Helm scheduler HA : postgresql error on slot_pool lock
parisni opened this issue · comments
Nicolas Paris commented
Official Helm Chart version
1.3.0 (latest released)
Apache Airflow version
2.2.1
Kubernetes Version
1.21
Helm Chart configuration
airflow:
env:
- name: AIRFLOW__SCHEDULER__USE_ROW_LEVEL_LOCKING
value: "True"
webserver:
livenessProbe:
initialDelaySeconds: 100
timeoutSeconds: 100
failureThreshold: 20
periodSeconds: 25
readinessProbe:
initialDelaySeconds: 100
timeoutSeconds: 100
failureThreshold: 20
periodSeconds: 25
scheduler:
replicas: 2
executor: LocalExecutor
Docker Image customisations
No response
What happened
THe postgresql logs this errors:
ERROR: could not obtain lock on row in relation "slot_pool"
STATEMENT: SELECT slot_pool.pool AS slot_pool_pool, slot_pool.slots AS slot_pool_slots
FROM slot_pool FOR UPDATE NOWAIT │
What you expected to happen
No response
How to reproduce
No response
Anything else
No response
Are you willing to submit PR?
- Yes I am willing to submit a PR!

★ ★ ★ ★ ★ ★ ★

What the task requires »
Could you return, verbatim, the part of the Airflow issue report that opens with "STATEMENT: SELECT slot_pool.pool" and closes with "to submit PR?"? Rely on nothing but the Airflow issue report above.

Data provided »
★ ★ ★ ★ ★ ★ ★

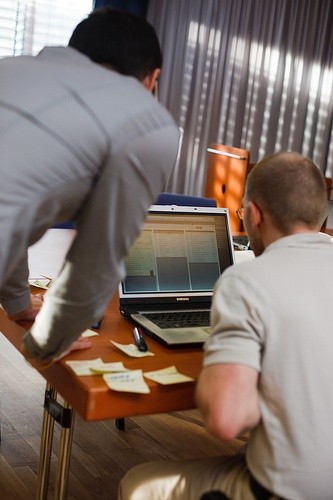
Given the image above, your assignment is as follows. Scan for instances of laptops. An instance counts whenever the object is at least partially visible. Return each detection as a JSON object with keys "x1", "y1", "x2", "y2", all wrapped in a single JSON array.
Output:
[{"x1": 117, "y1": 205, "x2": 233, "y2": 346}]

★ ★ ★ ★ ★ ★ ★

Result of this exercise »
STATEMENT: SELECT slot_pool.pool AS slot_pool_pool, slot_pool.slots AS slot_pool_slots
FROM slot_pool FOR UPDATE NOWAIT │
What you expected to happen
No response
How to reproduce
No response
Anything else
No response
Are you willing to submit PR?